Tory leader emulating Labour PM
If David Cameron is the Tony Blair of the Conservative party, he certainly seems to relish the role.
"He was the future once," he once famously told Blair. "I want to talk about the future."
David Cameron has so effectively claimed Blair's mantle as the "future of Britain" that many consider his victory in the 2010 general election to be all but assured -- just as Blair's victory over John Major was considered assured.
According to Lord Andrew Adonis, the Labour party's Transport Secretary, there is more than a passing resemblence between Cameron's and Blair's style. That resemblence may be more than coincidental -- it may be by design.
"Cameron is trying to offer a better Blairism when he’s trying to be sunny," Lord Adonis remarked, although noting that Cameron's rhetoric can also have a dark side. "Then when he’s not, it’s the age of austerity and broken Britain."
If Cameron has mixed his upbeat rhetoric with some gloominess, he certainly isn't alone.
Many Labour party supporters and boosters -- as well as Prime Minister Gordon Brown himself -- continue to insist that their party is still very much in the running to win the 2010 election. Yet the prognosis offered by polls and various experts is far less than promising for them.
Compass, a left-wing British think tank, has predicted the end of the Labour party altogether if Cameron wins the next election.
They predict that, aside from whatever defeat Labour may absorb in 2010, a Conservative government increases the chance of Scotland opting to secede from the United Kingdom, taking a bastion of Labour strength with them.

== == ==

- **EXERCISES**:
- A) Print the portion of the article on David Cameron between "David Cameron has" and "certainly isn't alone.", inclusive.
- B) Using the article on David Cameron, state whether each statement agrees with it, answering yes or no and quoting the deciding words: (i) Lord Andrew Adonis is identified as the Labour party's Transport Secretary; (ii) Compass is described as a right-wing think tank; (iii) Gordon Brown is said to concede that Labour cannot win the 2010 election.
The dataset entries after the article are separate material.

Dataset entries
== == ==

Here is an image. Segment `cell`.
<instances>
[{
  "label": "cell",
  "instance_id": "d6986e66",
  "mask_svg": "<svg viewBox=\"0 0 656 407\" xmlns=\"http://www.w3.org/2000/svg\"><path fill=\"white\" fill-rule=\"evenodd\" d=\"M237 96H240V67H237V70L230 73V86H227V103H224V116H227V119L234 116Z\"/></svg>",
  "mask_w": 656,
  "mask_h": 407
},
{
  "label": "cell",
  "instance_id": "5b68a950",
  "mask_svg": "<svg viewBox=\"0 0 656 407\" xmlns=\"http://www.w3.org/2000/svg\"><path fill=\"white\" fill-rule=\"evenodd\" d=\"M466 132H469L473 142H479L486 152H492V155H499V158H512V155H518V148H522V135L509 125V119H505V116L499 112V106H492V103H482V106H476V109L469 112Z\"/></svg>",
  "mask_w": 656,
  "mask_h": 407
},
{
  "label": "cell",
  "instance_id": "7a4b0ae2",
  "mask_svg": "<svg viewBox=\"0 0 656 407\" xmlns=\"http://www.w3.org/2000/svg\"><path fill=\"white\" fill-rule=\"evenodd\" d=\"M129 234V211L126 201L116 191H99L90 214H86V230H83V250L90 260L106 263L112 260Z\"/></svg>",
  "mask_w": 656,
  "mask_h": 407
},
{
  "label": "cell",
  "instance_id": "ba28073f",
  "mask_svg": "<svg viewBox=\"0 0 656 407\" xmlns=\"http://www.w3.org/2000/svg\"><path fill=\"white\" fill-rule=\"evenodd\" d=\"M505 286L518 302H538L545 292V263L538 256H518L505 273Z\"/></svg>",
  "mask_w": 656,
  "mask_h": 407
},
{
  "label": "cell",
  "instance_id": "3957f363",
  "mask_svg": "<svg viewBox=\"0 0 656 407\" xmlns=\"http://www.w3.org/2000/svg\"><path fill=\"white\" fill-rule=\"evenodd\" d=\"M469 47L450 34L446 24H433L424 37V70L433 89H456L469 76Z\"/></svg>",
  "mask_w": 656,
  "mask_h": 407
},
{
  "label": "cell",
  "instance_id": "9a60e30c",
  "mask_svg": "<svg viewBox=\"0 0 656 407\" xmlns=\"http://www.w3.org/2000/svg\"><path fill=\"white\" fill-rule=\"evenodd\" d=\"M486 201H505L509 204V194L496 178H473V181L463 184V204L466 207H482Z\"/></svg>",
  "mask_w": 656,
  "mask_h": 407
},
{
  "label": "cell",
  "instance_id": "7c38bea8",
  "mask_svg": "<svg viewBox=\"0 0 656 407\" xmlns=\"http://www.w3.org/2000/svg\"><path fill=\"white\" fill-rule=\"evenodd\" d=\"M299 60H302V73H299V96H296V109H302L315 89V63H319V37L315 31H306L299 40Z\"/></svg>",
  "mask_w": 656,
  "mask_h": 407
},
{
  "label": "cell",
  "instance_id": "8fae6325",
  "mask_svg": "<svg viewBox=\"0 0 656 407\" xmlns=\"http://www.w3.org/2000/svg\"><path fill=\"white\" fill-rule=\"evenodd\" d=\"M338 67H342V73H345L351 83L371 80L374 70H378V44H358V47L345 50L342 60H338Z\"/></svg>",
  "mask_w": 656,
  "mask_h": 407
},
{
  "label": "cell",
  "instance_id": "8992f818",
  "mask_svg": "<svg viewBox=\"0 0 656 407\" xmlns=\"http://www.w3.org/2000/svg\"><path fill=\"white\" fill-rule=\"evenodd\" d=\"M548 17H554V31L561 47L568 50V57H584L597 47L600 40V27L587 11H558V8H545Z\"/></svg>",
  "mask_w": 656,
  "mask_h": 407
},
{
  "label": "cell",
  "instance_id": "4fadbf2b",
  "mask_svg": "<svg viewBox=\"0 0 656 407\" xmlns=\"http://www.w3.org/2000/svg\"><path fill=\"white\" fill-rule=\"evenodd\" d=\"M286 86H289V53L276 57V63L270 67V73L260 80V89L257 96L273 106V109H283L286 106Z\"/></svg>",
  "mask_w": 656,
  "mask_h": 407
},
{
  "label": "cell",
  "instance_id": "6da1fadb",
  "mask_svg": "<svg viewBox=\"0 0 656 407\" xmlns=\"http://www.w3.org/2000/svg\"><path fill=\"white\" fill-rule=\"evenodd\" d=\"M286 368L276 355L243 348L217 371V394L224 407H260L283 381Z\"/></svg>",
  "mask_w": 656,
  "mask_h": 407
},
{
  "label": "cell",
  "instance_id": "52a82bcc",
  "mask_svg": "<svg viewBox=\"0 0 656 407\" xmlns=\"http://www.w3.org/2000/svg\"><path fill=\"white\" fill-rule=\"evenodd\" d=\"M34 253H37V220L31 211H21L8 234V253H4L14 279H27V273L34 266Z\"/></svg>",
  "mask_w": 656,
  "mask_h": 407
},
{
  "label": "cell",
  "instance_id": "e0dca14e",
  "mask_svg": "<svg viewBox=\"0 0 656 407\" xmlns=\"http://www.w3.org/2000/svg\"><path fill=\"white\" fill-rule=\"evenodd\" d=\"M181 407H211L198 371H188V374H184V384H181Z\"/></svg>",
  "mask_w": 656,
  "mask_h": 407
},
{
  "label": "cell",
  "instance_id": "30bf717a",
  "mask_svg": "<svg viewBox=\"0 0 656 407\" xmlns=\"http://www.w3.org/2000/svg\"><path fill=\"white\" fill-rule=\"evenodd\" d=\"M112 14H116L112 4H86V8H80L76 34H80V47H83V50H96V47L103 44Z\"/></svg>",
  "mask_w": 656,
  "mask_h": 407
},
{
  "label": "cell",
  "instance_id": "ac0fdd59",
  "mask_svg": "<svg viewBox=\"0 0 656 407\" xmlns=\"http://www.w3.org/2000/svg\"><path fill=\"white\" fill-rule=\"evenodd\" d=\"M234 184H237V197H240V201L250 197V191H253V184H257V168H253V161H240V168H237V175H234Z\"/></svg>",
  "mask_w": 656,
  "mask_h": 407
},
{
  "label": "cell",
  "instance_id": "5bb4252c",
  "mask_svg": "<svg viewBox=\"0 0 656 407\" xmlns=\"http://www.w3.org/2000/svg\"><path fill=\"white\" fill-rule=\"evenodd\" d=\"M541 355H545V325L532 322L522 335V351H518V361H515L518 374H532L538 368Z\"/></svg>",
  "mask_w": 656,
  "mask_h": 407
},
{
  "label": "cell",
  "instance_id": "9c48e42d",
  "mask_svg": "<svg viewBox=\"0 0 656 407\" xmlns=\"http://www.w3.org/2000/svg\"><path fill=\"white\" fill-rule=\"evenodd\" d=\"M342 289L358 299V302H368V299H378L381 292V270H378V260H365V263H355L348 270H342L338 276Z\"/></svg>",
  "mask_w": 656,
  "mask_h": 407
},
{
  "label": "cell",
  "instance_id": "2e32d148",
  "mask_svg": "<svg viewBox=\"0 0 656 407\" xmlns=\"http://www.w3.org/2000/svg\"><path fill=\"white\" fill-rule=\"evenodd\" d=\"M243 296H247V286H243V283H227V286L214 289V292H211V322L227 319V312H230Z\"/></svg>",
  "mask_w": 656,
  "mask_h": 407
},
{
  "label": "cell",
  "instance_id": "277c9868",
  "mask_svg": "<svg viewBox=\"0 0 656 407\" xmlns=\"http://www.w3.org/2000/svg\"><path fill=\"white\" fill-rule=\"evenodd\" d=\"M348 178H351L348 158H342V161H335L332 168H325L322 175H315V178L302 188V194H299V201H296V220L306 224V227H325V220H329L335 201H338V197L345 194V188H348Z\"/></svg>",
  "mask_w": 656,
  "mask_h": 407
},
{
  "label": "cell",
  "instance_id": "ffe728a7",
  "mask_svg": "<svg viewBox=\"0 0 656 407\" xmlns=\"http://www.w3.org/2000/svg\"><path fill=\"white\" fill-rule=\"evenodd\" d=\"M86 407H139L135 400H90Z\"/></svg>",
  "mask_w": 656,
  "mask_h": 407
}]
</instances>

== == ==

- **ANSWER SECTION**:
- A)
David Cameron has so effectively claimed Blair's mantle as the "future of Britain" that many consider his victory in the 2010 general election to be all but assured -- just as Blair's victory over John Major was considered assured.
According to Lord Andrew Adonis, the Labour party's Transport Secretary, there is more than a passing resemblence between Cameron's and Blair's style. That resemblence may be more than coincidental -- it may be by design.
"Cameron is trying to offer a better Blairism when he’s trying to be sunny," Lord Adonis remarked, although noting that Cameron's rhetoric can also have a dark side. "Then when he’s not, it’s the age of austerity and broken Britain."
If Cameron has mixed his upbeat rhetoric with some gloominess, he certainly isn't alone.

- B)
(i) Yes: "Lord Andrew Adonis, the Labour party's Transport Secretary"
(ii) No: "Compass, a left-wing British think tank"
(iii) No: "continue to insist that their party is still very much in the running to win the 2010 election"